On yıllık harp dönemine ait Türk askerleri ve komutanları tarafından yazılan günlük ve hatıratların önemli bir kesiminin milliyetçi olduğunu belirtebiliriz. Okuduğumuz bu alandaki metinlerde düşmana yönelik hakaretamiz, kin ve nefret ifadeler çok dikkat çekmeyecek nitelikte olduğunu söyleyebiliriz. Ali Rıza Bey’in günlüklerine geldiğimizde asırlık düşman Ruslara karşı kin ve nefret yoktur. Ama Ermenilere karşı kin ve nefret göze çarpar. Yazar, şu ifadeleri kullanır: “İntikamımı almak benim için pek kolay. Hastanedeki Ermenilerden üç dördüne süblime içirerek öldüreceğim.” (s. 135) Yazar böyle bir girişimde bulunmaz ancak, hastanede çalışan Ermenileri kovdurup yerlerine Türkleri aldığını, en ağır işleri Ermeni askerlere yaptırdığını, bu durumu “buna Türk intikamı derler,” diye yorumlar. (s.140) Özellikle Osmanlı cephesinden firar edip düşmanla işbirliği yapan, Gönüllü Ermeni Birlikleri’nde görev alan Ermenilerin savunmasız Osmanlı insanlarına yaptığı katliamlar şüphesiz bu kin ve nefreti körüklemiştir.
Günümüz Türkiye’sinde çok önemli bir okumuş-yazmış eğitimli kitle Ermeni Tehcirini kabaca şöyle anlayıp yorumlamaktadır: “Ermeniler ile gül gibi yaşıyorduk. İttihatçılar iktidara geldi. 24 Nisan 1915’de Tehcir kararı alındı. Ermeniler yerle yeksan oldu.” Yazarın tehcir kararından 4 ay önce, 24 Aralık 1914’te yazdığı satırları Ali Rıza Bey’in öngörüsü olarak yorumlanabilir.

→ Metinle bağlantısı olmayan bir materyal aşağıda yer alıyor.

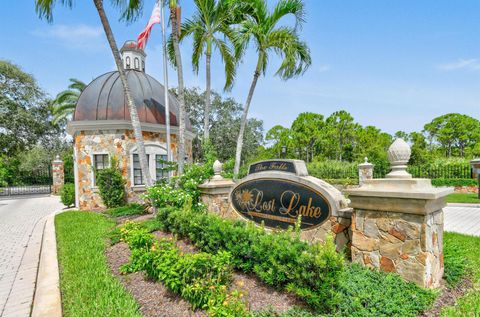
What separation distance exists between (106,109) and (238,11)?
294 inches

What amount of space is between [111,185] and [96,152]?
1.92 m

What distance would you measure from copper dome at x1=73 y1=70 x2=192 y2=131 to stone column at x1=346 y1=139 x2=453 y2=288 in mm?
11107

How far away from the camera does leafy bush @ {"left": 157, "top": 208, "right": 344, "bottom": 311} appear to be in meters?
2.79

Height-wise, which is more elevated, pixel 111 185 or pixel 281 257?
pixel 111 185

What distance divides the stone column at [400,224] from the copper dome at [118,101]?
36.4 feet

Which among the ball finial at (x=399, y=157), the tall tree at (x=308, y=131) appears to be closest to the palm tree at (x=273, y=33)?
the ball finial at (x=399, y=157)

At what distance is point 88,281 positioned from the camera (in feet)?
12.8

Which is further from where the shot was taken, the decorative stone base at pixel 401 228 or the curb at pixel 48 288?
the curb at pixel 48 288

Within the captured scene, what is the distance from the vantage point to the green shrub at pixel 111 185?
1134 cm

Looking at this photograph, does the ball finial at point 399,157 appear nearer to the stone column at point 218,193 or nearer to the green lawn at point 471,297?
the green lawn at point 471,297

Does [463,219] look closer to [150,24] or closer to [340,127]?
[150,24]

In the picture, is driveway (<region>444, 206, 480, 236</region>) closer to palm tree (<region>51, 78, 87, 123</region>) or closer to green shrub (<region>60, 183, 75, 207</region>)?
green shrub (<region>60, 183, 75, 207</region>)

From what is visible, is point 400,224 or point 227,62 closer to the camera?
point 400,224

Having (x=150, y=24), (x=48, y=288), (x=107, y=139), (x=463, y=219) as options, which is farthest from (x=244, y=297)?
(x=107, y=139)
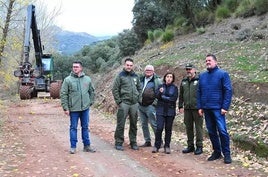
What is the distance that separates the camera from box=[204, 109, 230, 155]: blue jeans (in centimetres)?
844

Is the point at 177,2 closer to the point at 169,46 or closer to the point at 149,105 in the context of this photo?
the point at 169,46

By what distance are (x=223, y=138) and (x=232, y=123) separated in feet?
8.85

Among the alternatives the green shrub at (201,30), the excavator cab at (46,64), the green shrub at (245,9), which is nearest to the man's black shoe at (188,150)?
the green shrub at (245,9)

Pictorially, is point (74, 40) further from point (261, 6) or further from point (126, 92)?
point (126, 92)

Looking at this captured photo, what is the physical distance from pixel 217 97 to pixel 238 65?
22.3 ft

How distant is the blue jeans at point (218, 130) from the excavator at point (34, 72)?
52.3 feet

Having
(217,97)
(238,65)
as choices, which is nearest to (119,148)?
(217,97)

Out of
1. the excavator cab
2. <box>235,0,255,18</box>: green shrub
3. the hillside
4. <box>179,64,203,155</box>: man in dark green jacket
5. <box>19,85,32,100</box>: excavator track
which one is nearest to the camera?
<box>179,64,203,155</box>: man in dark green jacket

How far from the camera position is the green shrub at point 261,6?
2002 centimetres

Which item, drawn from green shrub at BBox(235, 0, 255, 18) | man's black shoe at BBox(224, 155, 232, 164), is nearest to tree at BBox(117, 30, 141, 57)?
green shrub at BBox(235, 0, 255, 18)

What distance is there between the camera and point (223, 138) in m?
8.44

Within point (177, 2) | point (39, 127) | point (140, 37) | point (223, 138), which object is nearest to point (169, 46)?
point (177, 2)

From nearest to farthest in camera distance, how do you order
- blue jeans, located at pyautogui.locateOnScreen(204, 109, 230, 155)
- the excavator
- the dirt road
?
the dirt road < blue jeans, located at pyautogui.locateOnScreen(204, 109, 230, 155) < the excavator

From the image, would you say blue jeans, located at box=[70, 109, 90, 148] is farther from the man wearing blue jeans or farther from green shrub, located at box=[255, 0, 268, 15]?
green shrub, located at box=[255, 0, 268, 15]
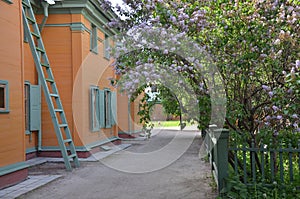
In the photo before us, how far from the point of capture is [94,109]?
12.3 metres

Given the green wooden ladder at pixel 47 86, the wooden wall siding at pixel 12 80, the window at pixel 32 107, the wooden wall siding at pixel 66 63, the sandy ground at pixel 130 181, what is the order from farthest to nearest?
the wooden wall siding at pixel 66 63 < the window at pixel 32 107 < the green wooden ladder at pixel 47 86 < the wooden wall siding at pixel 12 80 < the sandy ground at pixel 130 181

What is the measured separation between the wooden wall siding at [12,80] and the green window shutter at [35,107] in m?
2.87

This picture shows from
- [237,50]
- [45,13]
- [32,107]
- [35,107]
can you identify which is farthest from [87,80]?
[237,50]

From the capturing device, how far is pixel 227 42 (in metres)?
5.83

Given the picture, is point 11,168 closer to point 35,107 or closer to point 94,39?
point 35,107

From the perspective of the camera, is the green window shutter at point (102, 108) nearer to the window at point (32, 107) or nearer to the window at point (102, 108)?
the window at point (102, 108)

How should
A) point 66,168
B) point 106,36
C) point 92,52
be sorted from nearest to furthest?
point 66,168 → point 92,52 → point 106,36

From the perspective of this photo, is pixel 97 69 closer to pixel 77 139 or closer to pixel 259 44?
pixel 77 139

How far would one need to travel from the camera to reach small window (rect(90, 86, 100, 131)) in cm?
1195

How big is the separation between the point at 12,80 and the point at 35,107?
11.6 feet

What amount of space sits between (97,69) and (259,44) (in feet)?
28.0

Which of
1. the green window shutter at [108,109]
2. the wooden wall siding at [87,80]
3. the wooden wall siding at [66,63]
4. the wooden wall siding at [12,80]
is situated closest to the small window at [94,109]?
the wooden wall siding at [87,80]

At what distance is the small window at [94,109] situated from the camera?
11.9m

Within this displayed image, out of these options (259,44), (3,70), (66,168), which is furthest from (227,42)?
(66,168)
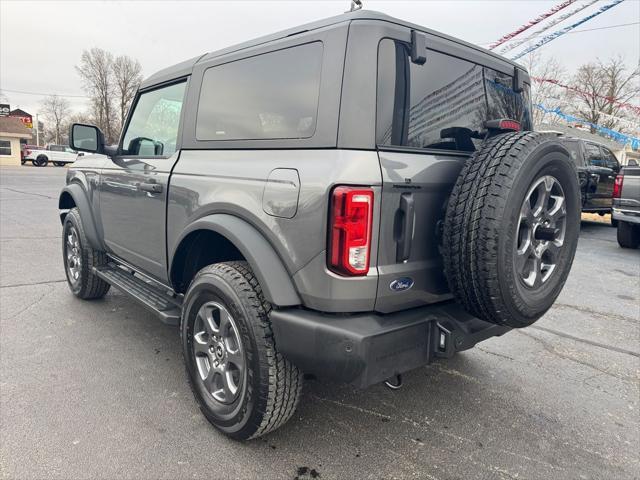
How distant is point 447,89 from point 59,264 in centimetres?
552

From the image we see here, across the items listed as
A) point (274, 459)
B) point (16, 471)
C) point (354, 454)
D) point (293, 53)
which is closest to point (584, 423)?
point (354, 454)

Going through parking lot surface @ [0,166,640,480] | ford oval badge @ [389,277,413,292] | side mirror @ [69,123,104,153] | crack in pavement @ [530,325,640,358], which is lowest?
parking lot surface @ [0,166,640,480]

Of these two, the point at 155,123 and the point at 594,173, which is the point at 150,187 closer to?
the point at 155,123

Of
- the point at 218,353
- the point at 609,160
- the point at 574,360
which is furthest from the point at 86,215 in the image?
the point at 609,160

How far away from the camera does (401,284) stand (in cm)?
211

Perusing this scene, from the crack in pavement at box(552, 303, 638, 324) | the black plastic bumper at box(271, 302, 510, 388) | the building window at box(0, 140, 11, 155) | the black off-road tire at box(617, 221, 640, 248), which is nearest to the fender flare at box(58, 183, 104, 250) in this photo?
the black plastic bumper at box(271, 302, 510, 388)

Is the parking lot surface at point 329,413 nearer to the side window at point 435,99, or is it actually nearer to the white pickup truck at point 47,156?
the side window at point 435,99

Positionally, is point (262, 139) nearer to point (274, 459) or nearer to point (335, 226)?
point (335, 226)

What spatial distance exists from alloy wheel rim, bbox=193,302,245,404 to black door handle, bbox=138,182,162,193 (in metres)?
0.93

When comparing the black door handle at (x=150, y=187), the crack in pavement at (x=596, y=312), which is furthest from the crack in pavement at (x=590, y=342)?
the black door handle at (x=150, y=187)

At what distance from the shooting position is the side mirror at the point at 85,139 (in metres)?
3.75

“Öyle ya, her gün firar eden Ermenilerden haber alacağı tabii değil midir? Harbin sonunda acaba Ermenilere bir şey yapılmayacak mı? Yine kardeş, vatandaş olacak mıyız? Kendi hesabıma hayır! (s.105, 135)
Günlük tutma alışkanlığı, doğu toplumlarında çok yaygın olmadığı bilinen bir durumdur. Bunun onlarca sebebi vardır belki de. Bir sebep de kuşkusuz şu olsa gerek. Günahlarını, yanlışlarını yazdığında toplumdan yiyeceği zılgıt, mahalle baskısı karşısına en büyük engel olarak çıkmaktadır. Türkçede yayımlanan günlüklerde dahi bu durum göz önünde bulundurularak kaleme alınmaktadır. Bu eserin diğer günlüklerden bir farkı da bu olsa gerek. Yazar, zaman zaman yediği rüşvetleri dahi yazar.
Tarihi sadece galipler-mağluplar, istatistikler üzerinden okumak istemeyenler için, elimizdeki günlükler çok önemli veriler içermektedir. Özellikle de yazarın çıplak gözlemleri sıcağı sıcağına olup, hemen hemen gördüğü her şeyi eğip bükmeden kaleme almış olması bu değeri eseri kılmaktadır. Günlüklerde genelde savaşa, özelde Sarıkamış Harekâtı’na dair acımasızlıklar ve yaşanmışlıklara dair malzeme oldukça fazladır. I. sınıf bir günlük olduğunu ve döneme ilgi duyan herkesin istifade edebileceğini iddia edebiliriz.